*** Supplied text ***

1. (2) JBL GTO-804's. They will give me a 2 ohm load, surface area of 2 drivers, seems to work well in the space I have sealed, or if I can squeeze out a little more volume in the future use ported. Able to beat on them. Price.

2. (2) ID id8's. Similiar to above but a little pricier.

3. (1) JL 8w7 3ohm is fine. 1 driver for surface area but lots of excursion. Read a few reviews that these are not great for bass heads?. Pricey. Sticks out alot and may be an issue with foot space.

3. (2) JL 8w3v3. Probably good drivers but can't reason them over first 2.


----------



## [email protected] (Jun 12, 2008)

For 8's I always liked the ED 9kv.2. Walks all over the RE8's, I started with 4 of the re8's in a ported box, swapped out the RE's for the ED's and it was night and day, more bass, better extension and lows. I then went to 3 as 4 was alittle much in my suv. But they are good subs, plenty of excursion.

I also had a 8w7 in the ho enclosure and that was nice but the box was huge for a single 8"


----------



## mkellypc (Mar 15, 2010)

BeatsDownLow said:


> For 8's I always liked the ED 9kv.2. Walks all over the RE8's, I started with 4 of the re8's in a ported box, swapped out the RE's for the ED's and it was night and day, more bass, better extension and lows. I then went to 3 as 4 was alittle much in my suv. But they are good subs, plenty of excursion.
> 
> I also had a 8w7 in the ho enclosure and that was nice but the box was huge for a single 8"


no longer made.


----------



## tinctorus (Oct 5, 2009)

mkellypc said:


> The SA-8's require 1cu' as per a discussion I had with their tech department yesterday. I just don't have that after driver and port displacement.
> 
> I'm leaning towards these in order of preference so far:
> 
> ...


Are you talking about the sa-8 V2 or the V1??
I ask because I have the V1 and directly from jacob I was told to put my driver in a box built to around .5 -.6cf tuned around 32-35hz

You keep mentioning 1cf, That would be great for me as that is about the area I have where my box is going, since as of right now I have to build the box and figure out how to take volume OUT of the box


----------



## stills (Apr 13, 2008)

the .5ft box has a nice flat freq. resp.

the bigger box gives you a big boost.


----------



## fish (Jun 30, 2007)

Another one to consider maybe? Similar to the RL-i8.

SSA Shop - SoundSplinter Orphan 8" sub woofer


----------



## tinctorus (Oct 5, 2009)

stills said:


> the .5ft box has a nice flat freq. resp.
> 
> the bigger box gives you a big boost.


Hmm, Then maybe he told me to go with .5 because my setup is geard more towards SQ as opposed to SPL but I wanted to be able to have a sub that could get down with the best of them when I wanted it to...BUT blend with my front stage very well for reference listening level's

I wouldnt mind doing a 1cf box though as it would REALLY REALLY make my life easier in regards to making my box because I wouldnt have to figure out a way to remove volume from the enclosure if I built it that size, whereas with .5cf I need to take away damn near half the enclsoure volume with either wood or some other material resined into the inside of the box


----------



## stills (Apr 13, 2008)

*** End of Supplied text ***
*** Raw data ***

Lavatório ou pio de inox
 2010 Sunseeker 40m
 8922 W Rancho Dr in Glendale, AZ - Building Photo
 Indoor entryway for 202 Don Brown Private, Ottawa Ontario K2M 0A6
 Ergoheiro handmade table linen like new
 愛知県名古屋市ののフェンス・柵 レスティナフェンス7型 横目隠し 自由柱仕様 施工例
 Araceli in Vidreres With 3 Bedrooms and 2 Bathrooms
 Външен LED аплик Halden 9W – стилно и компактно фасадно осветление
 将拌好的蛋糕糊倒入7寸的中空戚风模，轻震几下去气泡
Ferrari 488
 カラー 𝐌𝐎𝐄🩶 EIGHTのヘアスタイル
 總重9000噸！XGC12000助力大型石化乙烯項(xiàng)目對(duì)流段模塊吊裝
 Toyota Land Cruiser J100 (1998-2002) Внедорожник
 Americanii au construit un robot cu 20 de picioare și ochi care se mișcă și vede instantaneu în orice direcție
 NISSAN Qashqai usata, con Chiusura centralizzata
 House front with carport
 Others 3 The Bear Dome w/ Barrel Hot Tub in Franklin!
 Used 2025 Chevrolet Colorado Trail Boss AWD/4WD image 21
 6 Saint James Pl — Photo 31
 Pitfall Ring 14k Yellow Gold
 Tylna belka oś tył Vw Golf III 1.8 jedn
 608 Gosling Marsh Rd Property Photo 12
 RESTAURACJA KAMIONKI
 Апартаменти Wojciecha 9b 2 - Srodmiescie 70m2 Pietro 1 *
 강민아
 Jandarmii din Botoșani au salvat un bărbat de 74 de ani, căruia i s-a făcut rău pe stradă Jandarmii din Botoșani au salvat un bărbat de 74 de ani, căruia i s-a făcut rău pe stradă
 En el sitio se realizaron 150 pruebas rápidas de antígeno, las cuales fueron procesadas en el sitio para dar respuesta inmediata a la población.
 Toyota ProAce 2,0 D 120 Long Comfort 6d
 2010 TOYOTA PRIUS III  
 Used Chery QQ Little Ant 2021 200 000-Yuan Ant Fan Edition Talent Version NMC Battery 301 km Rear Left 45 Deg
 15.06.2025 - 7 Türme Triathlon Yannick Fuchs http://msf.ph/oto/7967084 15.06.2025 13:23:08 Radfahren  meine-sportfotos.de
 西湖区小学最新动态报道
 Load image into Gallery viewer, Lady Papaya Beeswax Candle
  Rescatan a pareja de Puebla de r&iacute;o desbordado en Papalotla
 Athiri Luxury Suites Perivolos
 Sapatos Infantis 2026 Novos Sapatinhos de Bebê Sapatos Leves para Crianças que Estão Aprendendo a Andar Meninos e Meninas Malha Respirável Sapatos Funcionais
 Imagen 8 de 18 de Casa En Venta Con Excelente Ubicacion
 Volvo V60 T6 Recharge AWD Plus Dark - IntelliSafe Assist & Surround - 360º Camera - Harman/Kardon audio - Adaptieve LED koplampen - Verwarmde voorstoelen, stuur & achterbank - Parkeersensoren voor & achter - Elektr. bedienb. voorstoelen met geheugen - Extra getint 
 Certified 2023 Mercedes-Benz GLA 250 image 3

*** End of Raw data ***

◆ Assignment:
In the subwoofer forum thread, what box size and tuning was the owner of the SA-8 V1 told to use? Please answer in one sentence.

◆ Exercise result:
The owner was told to use a box of around .5–.6 cubic feet, tuned around 32–35 Hz.